### Supplied data:
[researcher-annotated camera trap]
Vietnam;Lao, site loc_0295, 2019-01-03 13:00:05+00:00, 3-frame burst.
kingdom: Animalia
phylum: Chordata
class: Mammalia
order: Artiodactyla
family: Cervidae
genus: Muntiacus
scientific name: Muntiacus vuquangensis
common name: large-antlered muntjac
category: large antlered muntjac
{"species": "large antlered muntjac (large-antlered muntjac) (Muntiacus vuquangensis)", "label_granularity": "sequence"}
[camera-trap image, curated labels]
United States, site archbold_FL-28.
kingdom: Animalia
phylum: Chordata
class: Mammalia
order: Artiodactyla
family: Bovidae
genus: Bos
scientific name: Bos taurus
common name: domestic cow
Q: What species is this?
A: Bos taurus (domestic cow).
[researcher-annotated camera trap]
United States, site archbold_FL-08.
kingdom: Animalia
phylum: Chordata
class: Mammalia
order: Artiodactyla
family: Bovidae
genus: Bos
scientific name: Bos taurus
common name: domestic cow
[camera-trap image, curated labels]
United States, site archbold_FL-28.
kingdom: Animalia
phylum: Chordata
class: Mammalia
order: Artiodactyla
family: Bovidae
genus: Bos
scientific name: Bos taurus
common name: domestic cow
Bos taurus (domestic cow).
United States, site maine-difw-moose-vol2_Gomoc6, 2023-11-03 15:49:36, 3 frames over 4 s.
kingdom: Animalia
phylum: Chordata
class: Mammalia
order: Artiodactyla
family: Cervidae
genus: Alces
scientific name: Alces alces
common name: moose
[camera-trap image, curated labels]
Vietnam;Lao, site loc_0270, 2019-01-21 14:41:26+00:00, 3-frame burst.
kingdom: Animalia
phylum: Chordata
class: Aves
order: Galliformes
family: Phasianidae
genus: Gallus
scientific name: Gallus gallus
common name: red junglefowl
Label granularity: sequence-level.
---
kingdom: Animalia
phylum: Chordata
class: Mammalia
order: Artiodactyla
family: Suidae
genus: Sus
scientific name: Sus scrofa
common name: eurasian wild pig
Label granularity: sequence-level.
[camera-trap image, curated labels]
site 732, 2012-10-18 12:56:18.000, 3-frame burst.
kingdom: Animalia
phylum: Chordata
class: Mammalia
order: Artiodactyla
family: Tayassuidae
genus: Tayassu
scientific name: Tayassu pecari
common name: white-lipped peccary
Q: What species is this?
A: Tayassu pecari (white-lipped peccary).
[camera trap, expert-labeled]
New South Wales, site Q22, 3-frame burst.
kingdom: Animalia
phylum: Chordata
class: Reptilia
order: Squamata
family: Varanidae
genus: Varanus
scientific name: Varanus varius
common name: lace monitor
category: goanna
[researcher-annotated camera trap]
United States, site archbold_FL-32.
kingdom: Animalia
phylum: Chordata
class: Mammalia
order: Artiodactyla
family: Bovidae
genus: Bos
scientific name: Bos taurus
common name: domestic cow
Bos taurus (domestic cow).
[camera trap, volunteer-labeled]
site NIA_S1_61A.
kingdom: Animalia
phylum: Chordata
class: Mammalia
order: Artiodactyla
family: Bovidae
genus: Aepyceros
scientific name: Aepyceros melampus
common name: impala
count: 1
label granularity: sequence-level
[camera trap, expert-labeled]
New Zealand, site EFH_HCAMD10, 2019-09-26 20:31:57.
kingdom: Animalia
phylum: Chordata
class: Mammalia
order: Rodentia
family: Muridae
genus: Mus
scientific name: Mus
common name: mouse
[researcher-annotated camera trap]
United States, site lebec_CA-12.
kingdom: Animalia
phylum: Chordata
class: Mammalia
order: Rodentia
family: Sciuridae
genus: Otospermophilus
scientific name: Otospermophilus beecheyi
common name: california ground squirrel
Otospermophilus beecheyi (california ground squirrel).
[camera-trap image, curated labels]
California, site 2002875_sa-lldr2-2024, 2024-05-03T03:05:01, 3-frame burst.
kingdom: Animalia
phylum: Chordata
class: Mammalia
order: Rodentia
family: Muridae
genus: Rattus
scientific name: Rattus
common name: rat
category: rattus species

### What to work on:
Where the listing above has a line with "genus: Aepyceros", start there, and output every line exactly through the line with "scientific name: Mus", which is also included.

### Solution to this problem:
genus: Aepyceros
scientific name: Aepyceros melampus
common name: impala
count: 1
label granularity: sequence-level
[camera trap, expert-labeled]
New Zealand, site EFH_HCAMD10, 2019-09-26 20:31:57.
kingdom: Animalia
phylum: Chordata
class: Mammalia
order: Rodentia
family: Muridae
genus: Mus
scientific name: Mus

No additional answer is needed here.